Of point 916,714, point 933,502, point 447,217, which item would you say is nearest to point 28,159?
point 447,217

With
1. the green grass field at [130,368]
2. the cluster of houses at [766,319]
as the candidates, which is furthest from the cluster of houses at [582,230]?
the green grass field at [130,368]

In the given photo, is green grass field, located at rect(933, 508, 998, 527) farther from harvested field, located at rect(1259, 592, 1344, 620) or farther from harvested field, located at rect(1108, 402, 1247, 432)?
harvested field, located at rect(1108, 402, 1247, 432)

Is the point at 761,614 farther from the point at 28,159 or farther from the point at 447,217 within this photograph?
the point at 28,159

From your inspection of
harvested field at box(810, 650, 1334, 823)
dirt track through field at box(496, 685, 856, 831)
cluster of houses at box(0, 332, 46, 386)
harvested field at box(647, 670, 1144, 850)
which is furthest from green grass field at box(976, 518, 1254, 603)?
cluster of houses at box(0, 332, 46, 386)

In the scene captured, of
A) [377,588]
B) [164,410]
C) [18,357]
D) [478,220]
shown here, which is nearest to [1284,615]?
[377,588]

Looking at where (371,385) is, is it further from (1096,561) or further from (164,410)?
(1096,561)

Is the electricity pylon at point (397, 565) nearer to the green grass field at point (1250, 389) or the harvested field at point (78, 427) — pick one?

+===+

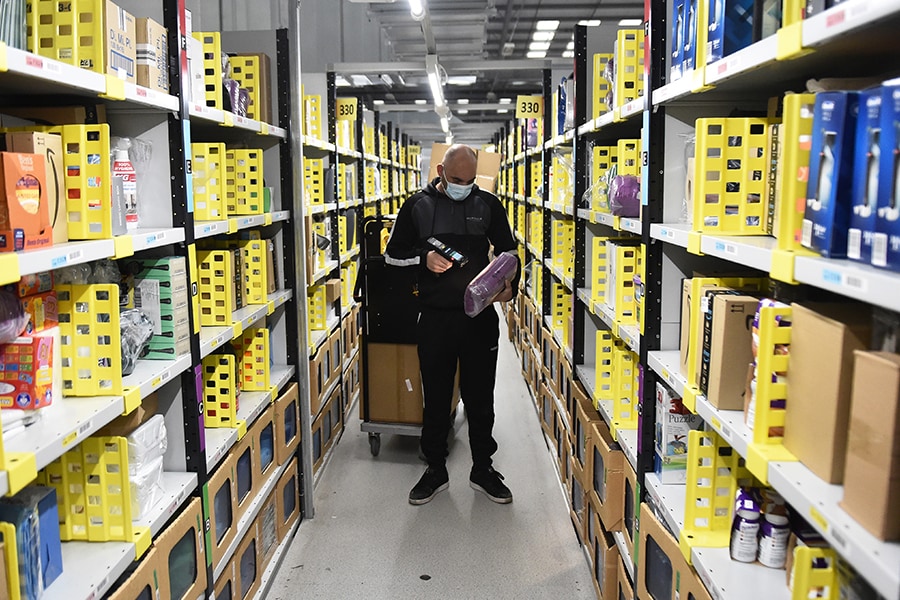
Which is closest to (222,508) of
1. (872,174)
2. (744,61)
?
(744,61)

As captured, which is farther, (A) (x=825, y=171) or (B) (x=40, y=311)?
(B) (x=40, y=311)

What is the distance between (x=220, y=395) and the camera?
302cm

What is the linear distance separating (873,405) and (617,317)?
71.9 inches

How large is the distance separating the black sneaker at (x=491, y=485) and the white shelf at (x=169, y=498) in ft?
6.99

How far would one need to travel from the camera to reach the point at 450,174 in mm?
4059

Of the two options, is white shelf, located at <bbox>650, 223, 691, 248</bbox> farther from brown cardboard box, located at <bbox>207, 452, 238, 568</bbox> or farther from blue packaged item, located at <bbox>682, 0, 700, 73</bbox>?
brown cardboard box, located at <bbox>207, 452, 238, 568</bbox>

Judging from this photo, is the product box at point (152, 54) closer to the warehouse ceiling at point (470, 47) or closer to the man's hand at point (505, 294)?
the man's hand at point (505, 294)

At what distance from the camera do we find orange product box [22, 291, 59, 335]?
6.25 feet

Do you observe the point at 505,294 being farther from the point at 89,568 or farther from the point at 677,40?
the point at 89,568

+===+

Work required:
Identify every line in the data above that contains the string "distance", treating uppercase and lowercase letters as different, and copy each of those lines.

The reply:
What is the distance between (x=220, y=395) and the camera?
What is the linear distance separating (873,405) and (617,317)?
How large is the distance separating the black sneaker at (x=491, y=485) and the white shelf at (x=169, y=498) in ft?
At what distance from the camera do we find orange product box [22, 291, 59, 335]?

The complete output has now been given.